3 Things Counsellors Want You to Know About Marriage Counselling
Most enter into marriage with high expectations, but as the years progress, find that they are not in the relationship they thought was waiting for them. When they can’t seem to find the path to where they want their marriage to be, it’s not uncommon to seek guidance in the form of marriage counselling. Most enter into counselling without a few common misconceptions, and clearing them up can help you get the best value from your first sessions, so here are 3 things counselors want you to know about marriage counselling!
1) Getting Help is Not Failure
So many treat Marriage Counselling as a last resort, which creates the impression in many that reaching out to a marriage counselor is like admitting that they have failed at their relationship.
If you were committed to finishing a triathlon with your partner, would you consider it a failure to reach out for professional training? Marriage is the equivalent of a co-operative mental triathlon, taking immense endurance from both partners to accomplish successfully. Seeking help is not only advisable, in most cases it is critical, to success.
Striking the belief that counselling reflects negatively on you from your mind is an important first step to successfully participating in counselling, and your marriage. Those that hold this belief during counselling commonly reduce it’s effectiveness, so getting the most out of marriage counselling requires you to adjust this belief if you hold it!
2) Success Takes Work
Its not uncommon for some couples to think about their marriage counselor in a way similar to their mechanic. They bring their marriage ‘into the shop’ and allow the counselor to perform the work of fixing it.
This is not how counseling works.
A counselors job is to show you new paths to the places you and your partner want to bring your marriage, and the old paths you don’t know you’ve been walking that keep leading to where you don’t want to go.

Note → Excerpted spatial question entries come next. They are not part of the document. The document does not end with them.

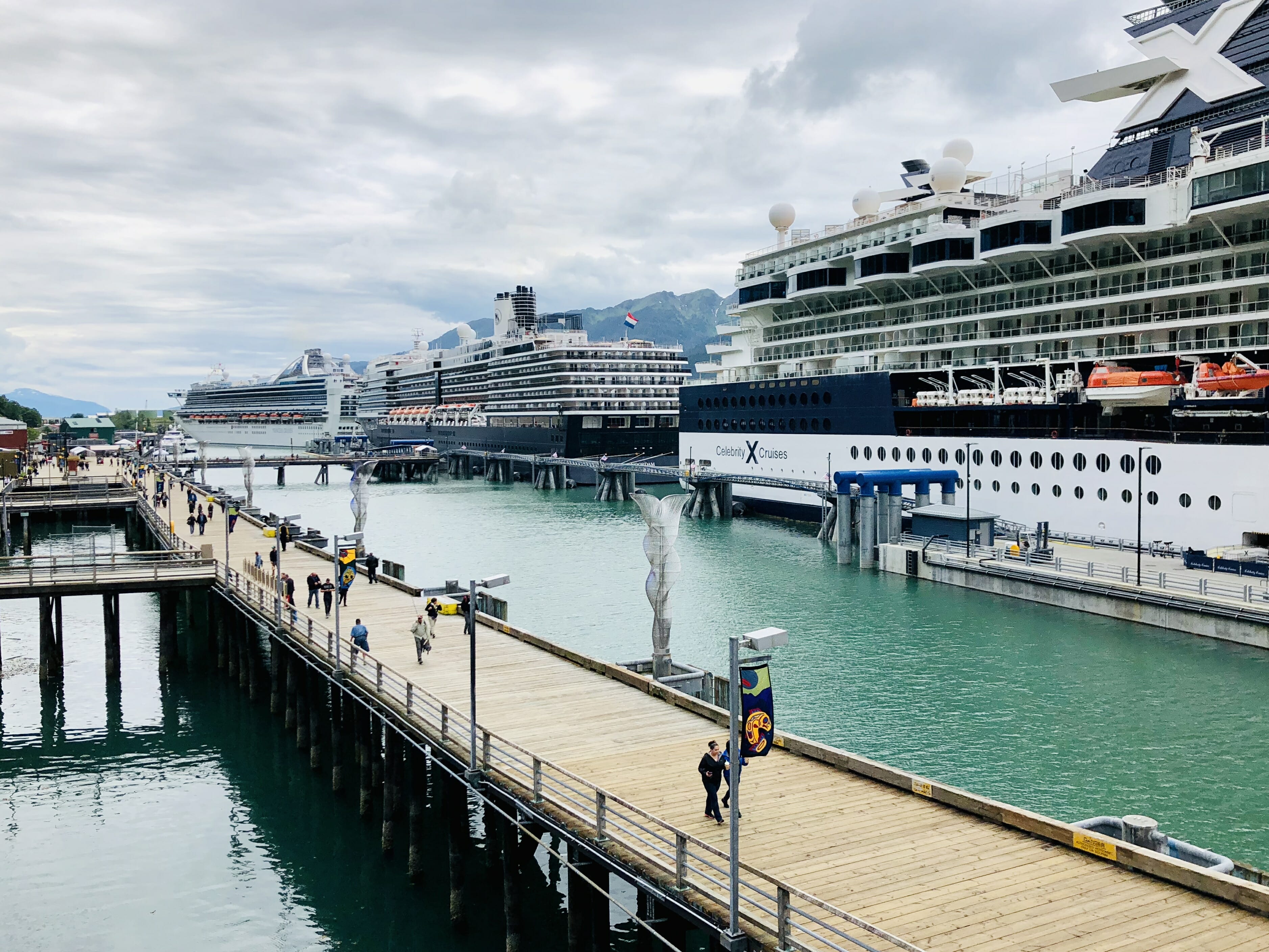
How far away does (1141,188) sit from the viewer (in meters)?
46.5

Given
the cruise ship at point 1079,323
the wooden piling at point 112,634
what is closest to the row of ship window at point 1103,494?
the cruise ship at point 1079,323

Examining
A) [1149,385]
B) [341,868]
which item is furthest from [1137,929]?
[1149,385]

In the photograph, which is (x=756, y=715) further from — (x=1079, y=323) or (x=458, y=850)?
(x=1079, y=323)

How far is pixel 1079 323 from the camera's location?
2042 inches

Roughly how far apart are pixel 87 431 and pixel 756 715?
7595 inches

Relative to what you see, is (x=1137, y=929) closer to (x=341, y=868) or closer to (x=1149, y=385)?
(x=341, y=868)

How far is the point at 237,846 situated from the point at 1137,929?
57.9 feet

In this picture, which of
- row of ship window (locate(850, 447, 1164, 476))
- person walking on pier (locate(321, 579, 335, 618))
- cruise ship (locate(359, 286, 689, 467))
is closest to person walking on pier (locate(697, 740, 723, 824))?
person walking on pier (locate(321, 579, 335, 618))

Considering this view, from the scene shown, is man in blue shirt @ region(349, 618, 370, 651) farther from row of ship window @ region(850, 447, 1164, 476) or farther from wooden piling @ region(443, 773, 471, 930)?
row of ship window @ region(850, 447, 1164, 476)

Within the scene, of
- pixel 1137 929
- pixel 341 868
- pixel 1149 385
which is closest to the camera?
pixel 1137 929

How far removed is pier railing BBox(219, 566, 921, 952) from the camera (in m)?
10.9

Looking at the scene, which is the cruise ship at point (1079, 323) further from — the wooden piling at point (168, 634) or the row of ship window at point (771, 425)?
the wooden piling at point (168, 634)

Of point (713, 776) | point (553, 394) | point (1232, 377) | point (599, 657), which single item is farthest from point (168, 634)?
point (553, 394)

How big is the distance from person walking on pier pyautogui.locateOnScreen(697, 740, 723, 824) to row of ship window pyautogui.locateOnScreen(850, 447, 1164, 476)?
3495cm
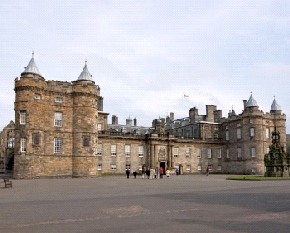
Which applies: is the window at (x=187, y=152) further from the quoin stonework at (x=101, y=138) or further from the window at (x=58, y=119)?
the window at (x=58, y=119)

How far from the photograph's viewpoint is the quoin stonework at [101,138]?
4378cm

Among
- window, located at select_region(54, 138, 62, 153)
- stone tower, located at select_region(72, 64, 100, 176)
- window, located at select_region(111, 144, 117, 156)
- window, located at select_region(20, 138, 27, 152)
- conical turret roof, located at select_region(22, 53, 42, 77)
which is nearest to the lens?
window, located at select_region(20, 138, 27, 152)

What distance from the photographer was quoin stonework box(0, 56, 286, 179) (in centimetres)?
4378

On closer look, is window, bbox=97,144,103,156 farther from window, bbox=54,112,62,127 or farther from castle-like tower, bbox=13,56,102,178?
window, bbox=54,112,62,127

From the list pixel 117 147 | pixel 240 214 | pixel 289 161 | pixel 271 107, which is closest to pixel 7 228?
pixel 240 214

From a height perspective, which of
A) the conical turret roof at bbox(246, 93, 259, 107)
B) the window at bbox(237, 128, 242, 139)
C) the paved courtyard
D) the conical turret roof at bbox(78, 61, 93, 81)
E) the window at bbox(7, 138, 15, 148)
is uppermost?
the conical turret roof at bbox(78, 61, 93, 81)

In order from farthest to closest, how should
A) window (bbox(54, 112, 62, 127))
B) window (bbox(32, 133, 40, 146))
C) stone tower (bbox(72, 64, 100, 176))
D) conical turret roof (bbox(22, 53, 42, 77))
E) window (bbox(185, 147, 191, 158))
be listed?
window (bbox(185, 147, 191, 158)) → stone tower (bbox(72, 64, 100, 176)) → window (bbox(54, 112, 62, 127)) → conical turret roof (bbox(22, 53, 42, 77)) → window (bbox(32, 133, 40, 146))

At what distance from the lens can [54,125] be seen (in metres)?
46.5

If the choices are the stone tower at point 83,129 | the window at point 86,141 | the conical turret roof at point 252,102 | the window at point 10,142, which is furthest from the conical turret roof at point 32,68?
the conical turret roof at point 252,102

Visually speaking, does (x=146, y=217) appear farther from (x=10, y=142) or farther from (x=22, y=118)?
(x=10, y=142)

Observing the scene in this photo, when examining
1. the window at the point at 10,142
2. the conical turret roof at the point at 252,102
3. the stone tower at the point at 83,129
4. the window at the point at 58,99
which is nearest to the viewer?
the window at the point at 58,99

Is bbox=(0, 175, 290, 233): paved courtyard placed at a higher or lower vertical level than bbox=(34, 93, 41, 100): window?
lower

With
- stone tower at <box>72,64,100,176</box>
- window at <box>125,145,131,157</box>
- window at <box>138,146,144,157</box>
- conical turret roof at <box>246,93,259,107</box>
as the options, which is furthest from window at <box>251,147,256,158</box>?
stone tower at <box>72,64,100,176</box>

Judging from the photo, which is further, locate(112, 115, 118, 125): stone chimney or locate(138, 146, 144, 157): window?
locate(112, 115, 118, 125): stone chimney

As a guide for your marriage, your counselor can only show you the way, but success requires you and your partner to follow it. Many of those that fail at marriage counseling do so because they have passed off responsibility for fixing their marriage onto their counselor. The truth is that only those in a relationship can have an impact on fixing it, and though doing so is difficult, it’s proven to work when guided by a counselor.
3) Accept Each Other, Focus On Yourself
Many approach marriage counselling as an opportunity to vent at their partner through their counselor.
“He or she did this, did that, thinks this, feels that”
It might feel good to get those powerful feelings off your back, but all this does is transfer them to the back of your partner, who is liable to throw them right back as soon as they get the chance. This is why a counselor is going to stop this kind of talk, and if you’re lucky, turn it right around on you.
Counseling is not about getting your partner to think, feel, act, and be the way you want them. Its about getting you to think, feel, act, and be the way that is best for your marriage. The first step requires you to lift expectation for change off the shoulders of your partner and onto yours, and for your partner to do the same.
Once this expectation is where it’s supposed to be, progress happens!